> [Quoted passage]
════
We all build our kingdoms in houses of brick. We furnish our homes and make sanctuaries for ourselves.

Jim built his own home, got married and lived happily for three years there. One night as he and his wife watched television he went to turn the channel and his brand new 4K, suspended flat panel shifted forward like it was going to fall off the wall!

In a frenzy, Jim jumped off the couch and used the fullness of his weight to keep the T.V. from falling.

“Come help!” he begged his wife as the T.V. pressed against his back.

She was still rubbing her head. When Jim rushed to save his screen, he did not even notice that his right arm, which was around his wife, hit her. Even though it was unintentional, she quipped, “I wish you cared about me like you do about this T.V.” She left the room secretly hoping that the television would make its descent.

Jim turned around quickly and tried to lift his source of entertainment back onto the wall mount. It was so big that he could not see around it so he was guessing where the T.V. needed to go. One, two, three tries and his arms were getting tired; maybe even shaking a little, so he set the T.V. on the ground. In retrospect, perhaps this should have been his first course of action.

When he set the television down and looked at the wall where it was mounted, he was surprised to see that there was no mount. Jim checked and sure enough it was still attached to the T.V! The holes in the wall were huge and he wondered why the mount had come out.
════
> [Check your understanding]
1 - Answer these about the story of Jim's TV:
(a) How long had Jim and his wife lived in the house he built?
(b) What did Jim's wife say she wished?
(c) When Jim looked at the wall, where did he find the mount?
2 - Reproduce a portion of the story of Jim's TV word for word, starting at "In a frenzy, Jim" and ending after "against his back.".

> [Information]
════
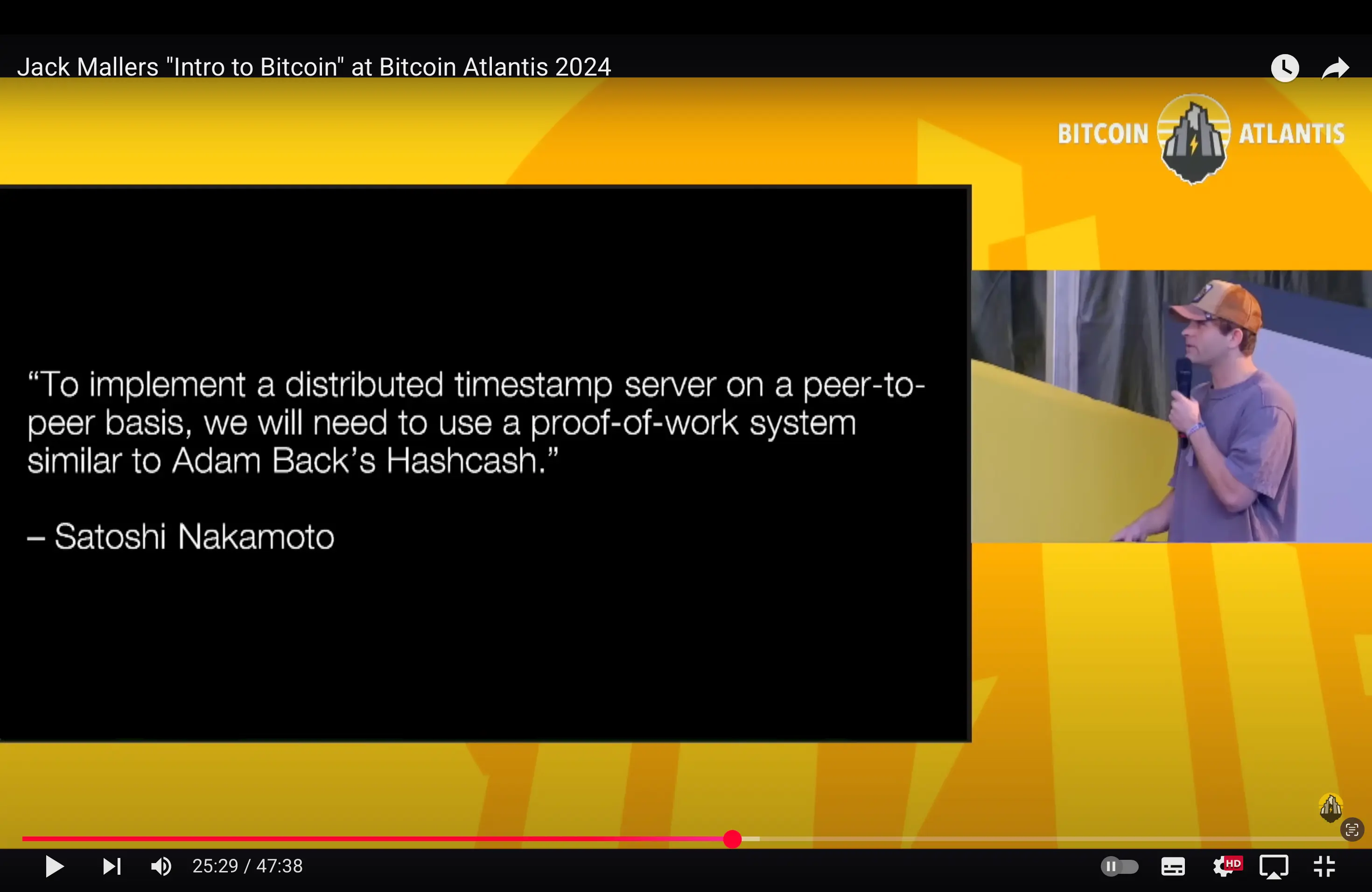 Jack Mallers "Intro to Bitcoin" at Bitcoin Atlantis 2024

BITCOIN ATLANTIS

“To implement a distributed timestamp server on a peer-to-peer basis, we will need to use a proof-of-work system similar to Adam Back’s Hashcash.”

– Satoshi Nakamoto

25:29 / 47:38

HD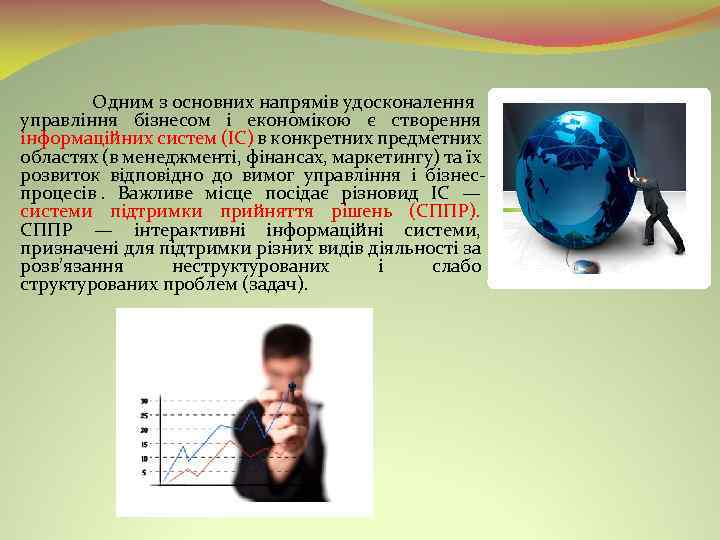 Одним з основних напрямів удосконалення управління бізнесом і економікою є створення інформаційних систем (ІС) в конкретних предметних областях (в менеджменті, фінансах, маркетингу) та їх розвиток відповідно до вимог управління і бізнес-процесів . Важливе місце посідає різновид ІС — системи підтримки прийняття рішень (СППР). СППР — інтерактивні інформаційні системи, призначені для підтримки різних видів діяльності за розв'язання неструктурованих і слабо структурованих проблем (задач).

30
25
20
15
10
5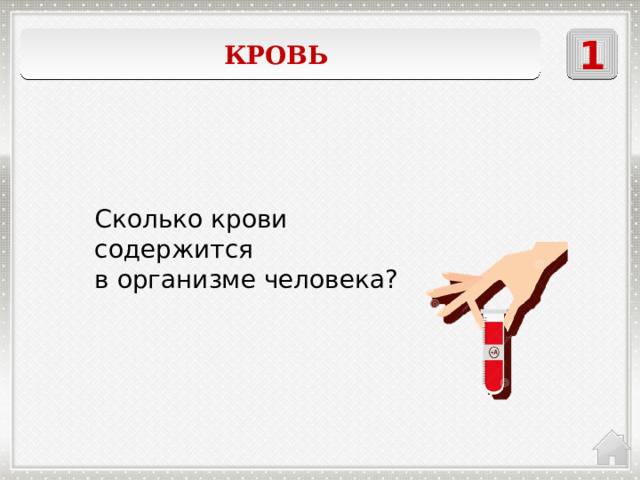 КРОВЬ

1

Сколько крови содержится в организме человека?

+A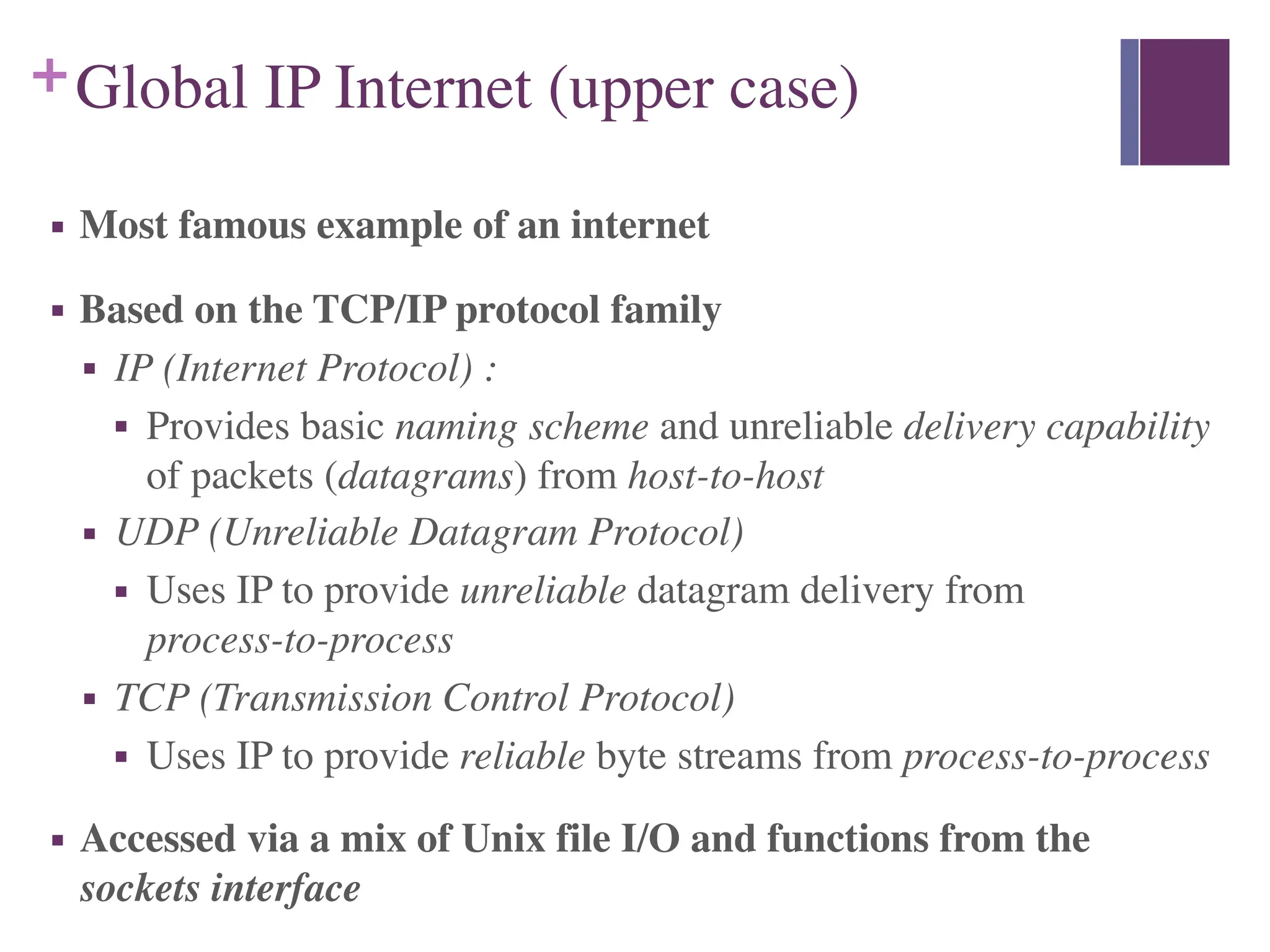 + Global IP Internet (upper case)

▪ Most famous example of an internet

▪ Based on the TCP/IP protocol family
 ▪ IP (Internet Protocol) :
  ▪ Provides basic naming scheme and unreliable delivery capability of packets (datagrams) from host-to-host
 ▪ UDP (Unreliable Datagram Protocol)
  ▪ Uses IP to provide unreliable datagram delivery from process-to-process
 ▪ TCP (Transmission Control Protocol)
  ▪ Uses IP to provide reliable byte streams from process-to-process

▪ Accessed via a mix of Unix file I/O and functions from the sockets interface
════
> [Expected outputs]
1 -
(a) Three years.
(b) She wished he cared about her the way he cared about the T.V.
(c) It was still attached to the T.V.

2 -
In a frenzy, Jim jumped off the couch and used the fullness of his weight to keep the T.V. from falling.

“Come help!” he begged his wife as the T.V. pressed against his back.